Foreign Bank and Financial Accounts Report required on internet gambling account holdings of over $10,000
A US federal court has ruled that amounts of over $10,000 held by US citizens in internet banking or gambling accounts must be declared to the tax authorities.
The ruling was on a case where a US gambler operated internet accounts with PokerStars.com and PartyPoker.com, funding them through FirePay and Western Union transactions.
He ran into trouble in an IRS audit which uncovered his internet activity, and the US government subsequently requested a federal court summary judgment, claiming that the accounts at FirePay, PokerStars, and PartyPoker were foreign accounts reportable on a Report of Foreign Bank and Financial Accounts (FBAR) under 31 U.S.C. 5314 and subject to penalties under 31 U.S.C. 5321.

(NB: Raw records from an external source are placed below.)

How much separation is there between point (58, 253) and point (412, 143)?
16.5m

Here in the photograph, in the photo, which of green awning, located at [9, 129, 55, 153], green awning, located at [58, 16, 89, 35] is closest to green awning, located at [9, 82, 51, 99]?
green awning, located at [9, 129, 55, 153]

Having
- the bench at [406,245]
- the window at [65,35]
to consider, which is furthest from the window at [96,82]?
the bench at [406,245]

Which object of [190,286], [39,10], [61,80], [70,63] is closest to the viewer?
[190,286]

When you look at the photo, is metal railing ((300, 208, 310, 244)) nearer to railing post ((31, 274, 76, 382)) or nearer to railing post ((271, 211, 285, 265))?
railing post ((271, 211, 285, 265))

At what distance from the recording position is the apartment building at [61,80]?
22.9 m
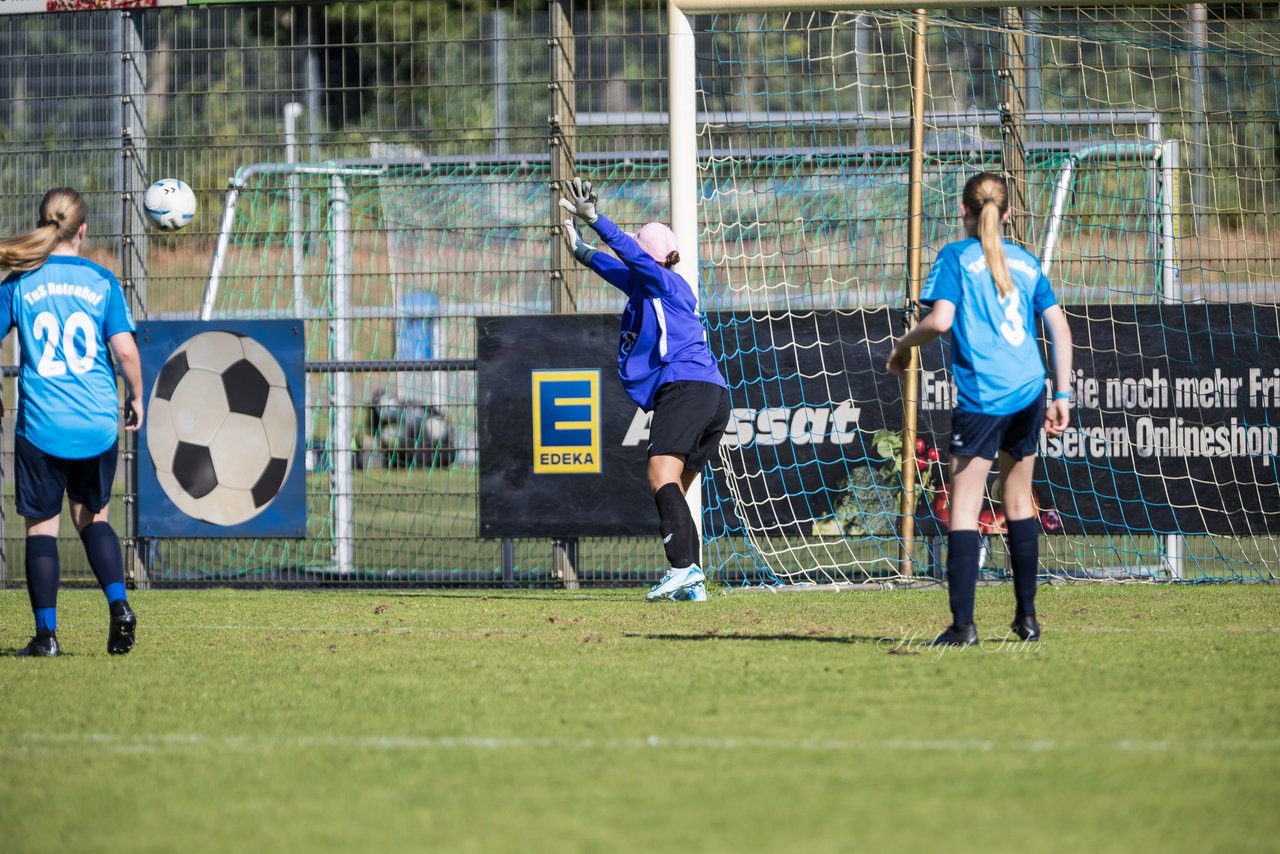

On June 4, 2014 the Federal District Court granted the government's motion, confirming the inclusion of such accounts in FBAR reporting requirements.
The IRS has assessed a $10,000 penalty for each of the player's four internet accounts.
FBAR requirements in the US have roots in the Bank Secrecy Act of 1970, which requires Americans to file an FBAR for a reporting year if:
* He or she is a United States person;
* He or she has a financial interest in, or signature or other authority over, a bank, securities, or other financial account;
* The bank, securities, or other financial account is in a foreign country;
* The aggregate amount in the accounts exceeds $10,000 in U.S. currency at any time during the year.